A previsão da vigência é de cento e oitenta dias da publicação.

A ‘tomada de decisão apoiada’ não se restringe apenas aos vulneráveis portadores de deficiências ou problemas mentais, mas estende-se aos deficientes em geral, nos campos da saúde física, intelectual; e nos sentidos, constando a abrangência no art. 2º do mencionado diploma: “Considera-se pessoa com deficiência aquela que tem impedimento de longo prazo de natureza física, mental, intelectual ou sensorial, o qual, em interação com uma ou mais barreiras, pode obstruir sua participação plena e efetiva na sociedade em igualdade de condições com as demais pessoas”. Não é considerada a pessoa plenamente incapaz, pois mantém algum entendimento e poder de decisão, expressando manifestações da vontade. Por isso, nos termos do art. 6º, ‘a deficiência não afeta a plena capacidade civil da pessoa, inclusive para:

I – casar-se e constituir união estável;

II – exercer direitos sexuais e reprodutivos;

III – exercer o direito de decidir sobre o número de filhos e de ter acesso a informações adequadas sobre reprodução e planejamento familiar;

IV – conservar sua fertilidade, sendo vedada a esterilização compulsória;

V – exercer o direito à família e à convivência familiar e comunitária; e

VI – exercer o direito à guarda, à tutela, à curatela e à adoção, como adotante ou adotando, em igualdade de oportunidades com as demais pessoas”.

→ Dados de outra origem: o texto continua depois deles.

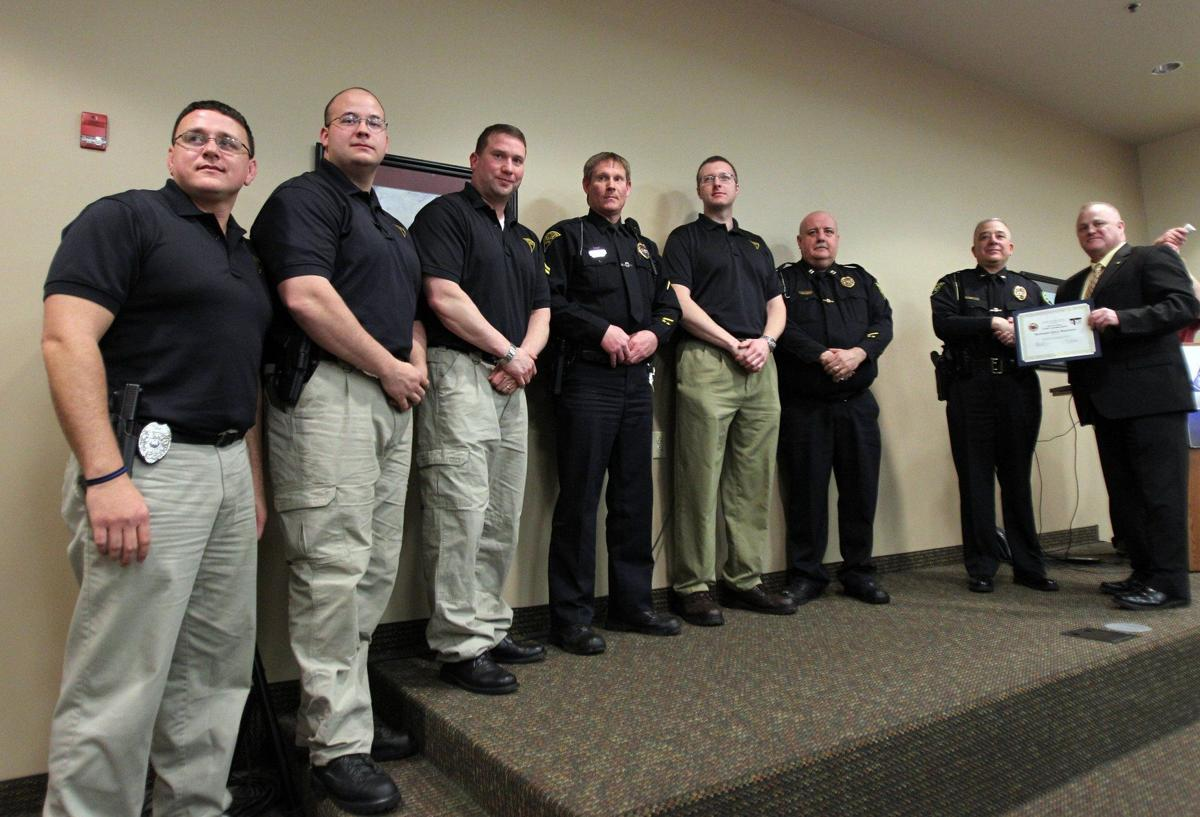 Gallery: Highway Safety and Law Enforcement Awards | Recent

Pelo art. 84 da citada Lei, a pessoa com deficiência tem assegurado o direito ao exercício de sua capacidade legal em igualdade de condições com as demais pessoas.

Trata-se de um instituto mais suave ou menos grave nos efeitos que a curatela.

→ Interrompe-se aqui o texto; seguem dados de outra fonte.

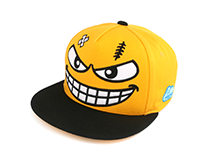 [Amazing cute snapback] GANG SMILE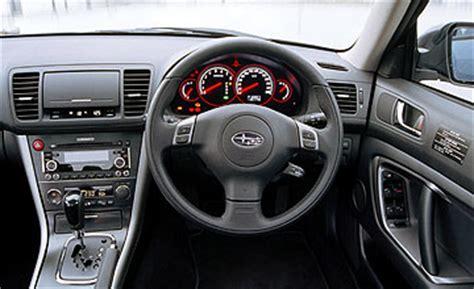 subaru liberty interior luxury gallery cars subaru liberty gt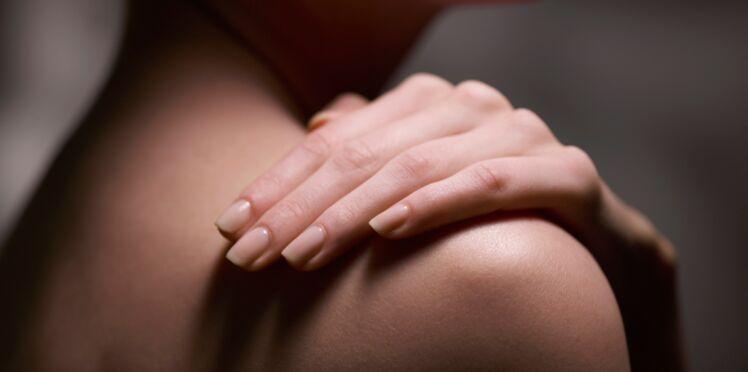 Douleurs articulaires : les traitements qui marchent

De maneira simplificada, pode-se dizer que a espécie destina-se aos relativamente incapazes, que revelem limitações mentais, físicas, intelectuais e sensoriais, abrangendo as psicossociais e as cognitivas. A pessoa apresenta limitações mentais, físicas, intelectuais e sensoriais, denotando dificuldade na compreensão das situações da vida, na manifestação das ideias, na realização de negócios, na expressão da vontade, na comunicação pela fala, na visão, audição, percepção e outros canais de exteriorização. Há somente uma redução dessas capacidades, persistindo um nível inferior de compreensão, decisão e ação, não havendo, pois, a participação plena e efetiva no convívio humano, como ocorre com as demais pessoas.

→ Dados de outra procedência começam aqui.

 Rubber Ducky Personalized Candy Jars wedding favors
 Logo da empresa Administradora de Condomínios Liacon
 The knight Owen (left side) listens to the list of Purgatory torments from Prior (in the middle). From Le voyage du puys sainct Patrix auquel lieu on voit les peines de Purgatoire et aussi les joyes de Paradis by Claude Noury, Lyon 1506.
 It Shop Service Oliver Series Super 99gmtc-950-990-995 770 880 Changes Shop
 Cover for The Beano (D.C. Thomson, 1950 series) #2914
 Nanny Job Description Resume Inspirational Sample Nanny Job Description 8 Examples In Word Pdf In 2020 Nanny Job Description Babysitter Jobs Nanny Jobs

É comum a situação de pessoas com demências senis, cuja quantidade vai aumentando com o envelhecimento da população; com doenças que afetam a mente e o corpo, tomando-se como exemplos as que sofreram derrame cerebral ou acidente vascular cerebral, as portadoras do Mal de Alzheimer e outras moléstias incuráveis, os tetraplégicos, os nascidos com a Síndrome de Down, e os que perderam os membros ou os movimentos, sequer podendo escrever o nome.

Essas pessoas deixaram de ser consideradas incapazes, desde que persista algum grau de entendimento. Dada a fraqueza da mente, ou do corpo e dos sentidos, socorre-se de outras pessoas para as decisões e atos de realce pessoal e econômico.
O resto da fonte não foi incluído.